Predictin Jewelry Prices using Linear Regression
Introduction
This project’s idea hit me when I was thinking: Wouldn’t it be amazing to automate the role of jewelers or at least some of their functions? I mean, imagine having a robot or a system such that given a set of features of jewelry piece specifications, it can approximate its market value. I figured, why not build a Machine Learning model that can predict the prices of jewelry pieces given their characteristics.
Hypothesis
It’s commonly known that jewelry prices are correlated with their weight, purity, and the characteristics of the stones if included. Therefore, I believe that a Linear regression model can perform well under these circumstances where the predicted value is continuous in nature and some of the features as well.
Methodology
Figure 1- Development Phases
The approach I have followed throughout developing this solution is illustrated in the Figure 1. It starts by a process for acquiring and building the dataset. The collected dataset is then cleaned using multiple techniques that is to be discussed in detail in the following sections. The exploratory data analysis phase starts before building the first model to explore the data, relationships, and its nature. After that, you can see a sign of iterative process, the first iteration of this stage represents the baseline model. The remaining iterations represents multiple trials of feature engineering, model building, and validation that stops once we optimize the model as much as we can. After choosing the best model, we run it into testing to measure its performance on unseen data.
Data acquisition
I started the process by gathering data from Malabar gold and diamonds website. I used web scraping tools including Selenium and BeatifulSoup to scrape the products features and prices. Like most of the online shopping websites, Malabar’s website doesn’t render all products applicable to the filtering criteria to minimize the page load time. It loads a small batch from the whole dataset of products, if the user decides that he/she is interested he/she will scroll down the page and wait a few seconds for the website to load the next batch of data. This implementation of data rendering made it impossible for me to scrape the data with BeatifulSoup. Therefore, I had to go for Selenium to simulate the human interaction of scrolling down the page, wait a few seconds for the page load time to finish, scroll down the page again and hit the “ Show more ” button if seen. This process was repeated until the whole data is loaded and all products are rendered in the HTML page (See GIF 1). The remaining web scraping functionalities which are accessing each product page and extracting its features were handled by BeautifulSoup perfectly.
GIF 1- Load Page Demo
Data cleaning
This stage has come to prepare the data for analysis and modeling with the following steps.
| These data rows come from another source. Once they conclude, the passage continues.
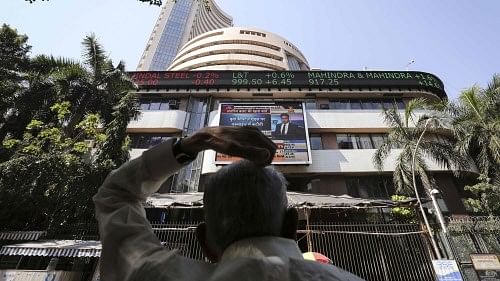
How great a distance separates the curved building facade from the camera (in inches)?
1275

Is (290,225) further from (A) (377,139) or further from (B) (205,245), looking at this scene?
(A) (377,139)

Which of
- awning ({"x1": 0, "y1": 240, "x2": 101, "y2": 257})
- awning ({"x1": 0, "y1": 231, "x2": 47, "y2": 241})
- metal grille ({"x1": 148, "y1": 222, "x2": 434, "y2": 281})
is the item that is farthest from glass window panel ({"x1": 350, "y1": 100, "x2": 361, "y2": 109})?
awning ({"x1": 0, "y1": 231, "x2": 47, "y2": 241})

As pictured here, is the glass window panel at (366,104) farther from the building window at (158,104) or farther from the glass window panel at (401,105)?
the building window at (158,104)

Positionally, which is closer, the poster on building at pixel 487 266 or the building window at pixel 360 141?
the poster on building at pixel 487 266

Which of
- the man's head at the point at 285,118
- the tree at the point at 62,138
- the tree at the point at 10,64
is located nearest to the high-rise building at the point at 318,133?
the man's head at the point at 285,118

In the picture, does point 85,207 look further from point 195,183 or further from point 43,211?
point 195,183

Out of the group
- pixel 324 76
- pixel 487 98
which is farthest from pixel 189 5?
pixel 487 98

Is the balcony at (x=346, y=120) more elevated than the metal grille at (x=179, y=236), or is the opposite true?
the balcony at (x=346, y=120)

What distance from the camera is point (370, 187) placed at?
49.1ft

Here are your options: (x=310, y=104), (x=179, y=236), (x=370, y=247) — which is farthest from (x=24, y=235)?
(x=310, y=104)

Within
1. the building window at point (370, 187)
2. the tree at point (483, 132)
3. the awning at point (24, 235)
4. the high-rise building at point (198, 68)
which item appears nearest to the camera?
the awning at point (24, 235)

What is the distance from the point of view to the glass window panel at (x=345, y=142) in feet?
54.8

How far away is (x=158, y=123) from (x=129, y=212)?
16.5 m

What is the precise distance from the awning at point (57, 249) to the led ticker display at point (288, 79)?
11.9m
- Remove non-numerical characters from price values: If you look at how the price values are stored in the dataset at the price_before_cleaning column, you can see that it contains the currency value and the string “(Approx)”. These strings shouldn’t be fed into our Machine Learning algorithm during the learning stage. Therefore, in this step, I have stored only the cost itself into the dataset. The result of this step is reflected on the price column in the Figure 2.
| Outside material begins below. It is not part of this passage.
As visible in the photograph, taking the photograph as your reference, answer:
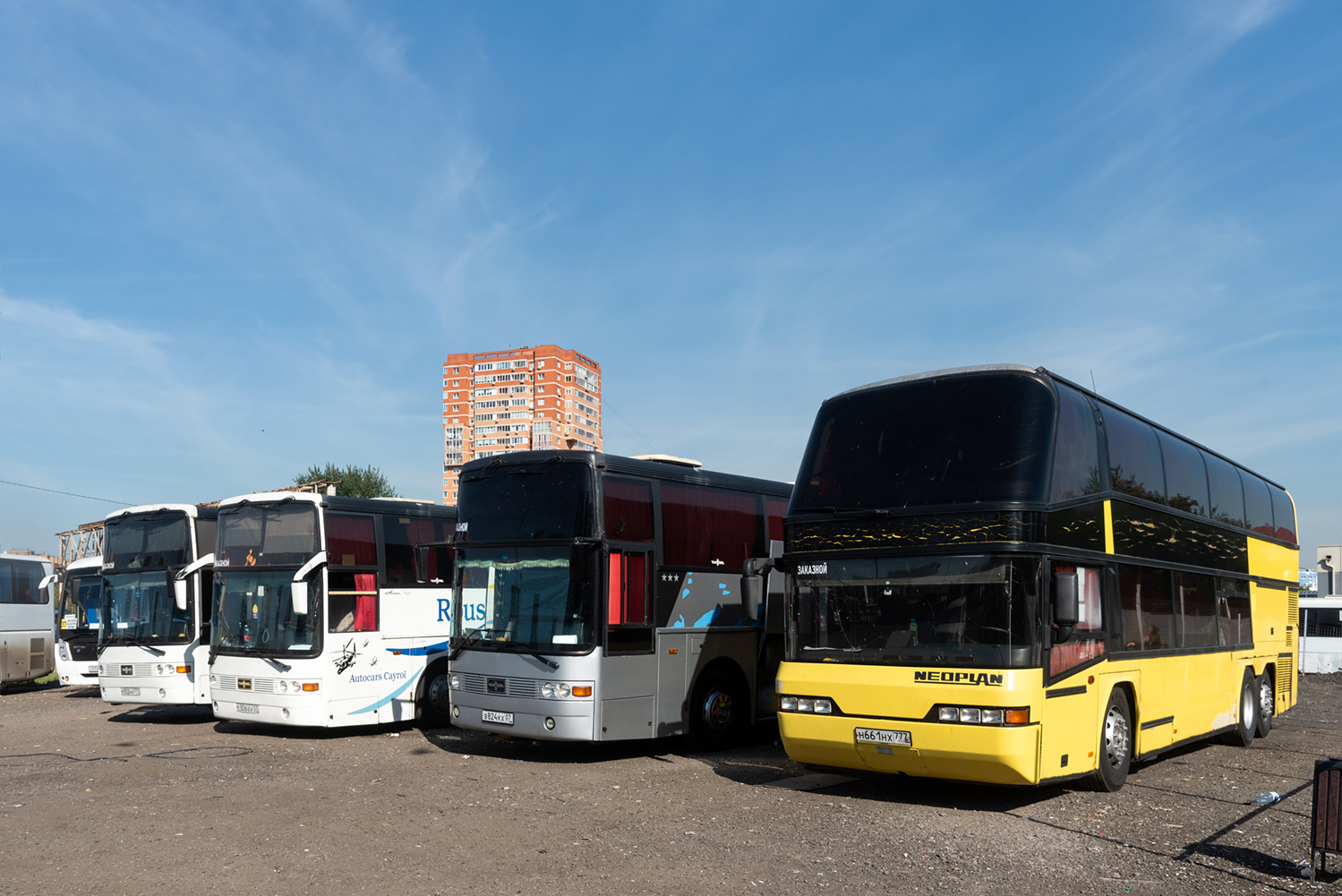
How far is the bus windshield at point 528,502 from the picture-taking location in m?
12.6

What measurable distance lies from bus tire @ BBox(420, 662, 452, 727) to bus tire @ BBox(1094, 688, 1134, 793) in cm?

Figure 2- Price Column Cleaning
-
Convert non-numerical dimensions into numeric: Because the data was acquired via scraping a website, we have it in a textual format. This step transforms the columns datatypes into numerical datatype to feed the dataset into the linear regression in a suitable format.
-
Handle missing values: handling the missing values procedure was applied on two dimensions: records-wise and features-wise. Columns which had the majority of its entries empty (e.g., ring_size column) were discarded. Nevertheless, rows which had the majority of its columns empty due to perhaps internet connection issues or scraping issues in general were also discarded from the dataset.
-
Detecting and handling outliers. Figure 3- Dataset After Initial Cleaning
EDA
At first, I started by exploring the correlation and the nature of the relationship between the features against the target, and features against other features using the heatmap graph.
Figure 4- Baseline Heatmap
Figure 5- Scatter Plot Net Weight Against Price
Figure 6- Scatter Plot Carat CT Against Price
Figure 7- Scatter Plot Net Weight Against Gross Weight
Figure 8- Distribution Plot of the Target (Price)
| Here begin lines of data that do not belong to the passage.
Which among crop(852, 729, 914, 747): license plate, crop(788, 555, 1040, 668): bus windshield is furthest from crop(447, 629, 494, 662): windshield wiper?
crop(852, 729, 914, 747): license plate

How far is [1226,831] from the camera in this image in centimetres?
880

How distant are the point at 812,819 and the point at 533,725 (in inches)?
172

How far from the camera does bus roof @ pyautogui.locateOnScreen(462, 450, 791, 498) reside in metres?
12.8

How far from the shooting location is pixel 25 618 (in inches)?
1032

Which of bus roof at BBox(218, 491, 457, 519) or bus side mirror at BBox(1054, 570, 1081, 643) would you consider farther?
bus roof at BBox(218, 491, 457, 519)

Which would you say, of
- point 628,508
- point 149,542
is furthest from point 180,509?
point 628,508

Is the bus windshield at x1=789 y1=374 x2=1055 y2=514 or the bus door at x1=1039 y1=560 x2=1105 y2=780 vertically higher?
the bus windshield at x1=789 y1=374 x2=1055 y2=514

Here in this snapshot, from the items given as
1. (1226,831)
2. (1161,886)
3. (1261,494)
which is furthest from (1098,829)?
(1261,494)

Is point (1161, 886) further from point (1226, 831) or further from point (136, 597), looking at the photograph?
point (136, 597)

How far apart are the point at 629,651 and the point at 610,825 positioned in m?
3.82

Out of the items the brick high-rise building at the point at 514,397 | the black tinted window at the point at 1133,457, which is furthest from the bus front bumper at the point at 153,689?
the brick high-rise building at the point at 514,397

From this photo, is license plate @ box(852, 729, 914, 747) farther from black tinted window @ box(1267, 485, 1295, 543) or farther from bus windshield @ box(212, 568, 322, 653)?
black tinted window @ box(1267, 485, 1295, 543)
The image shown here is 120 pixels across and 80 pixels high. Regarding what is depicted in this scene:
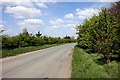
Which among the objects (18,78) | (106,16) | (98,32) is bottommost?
(18,78)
Looking at the heatmap, scatter plots, target distribution plot, and the box plot, I have reached the following conclusions:
- Gross weight and net weight have a highly correlated linear relationship. Therefore, one of them must be eliminated (most likely the gross weight). See Figure 3 and 6.
- Net weight has a high correlation with the target.
- Carat (CT) has a correlation with the target.
- It is obvious that the target (price) has a positively skewed distribution. One way to solve this problem is by applying a log transformation on it to get it close to a normally distributed graph (See Figure 7).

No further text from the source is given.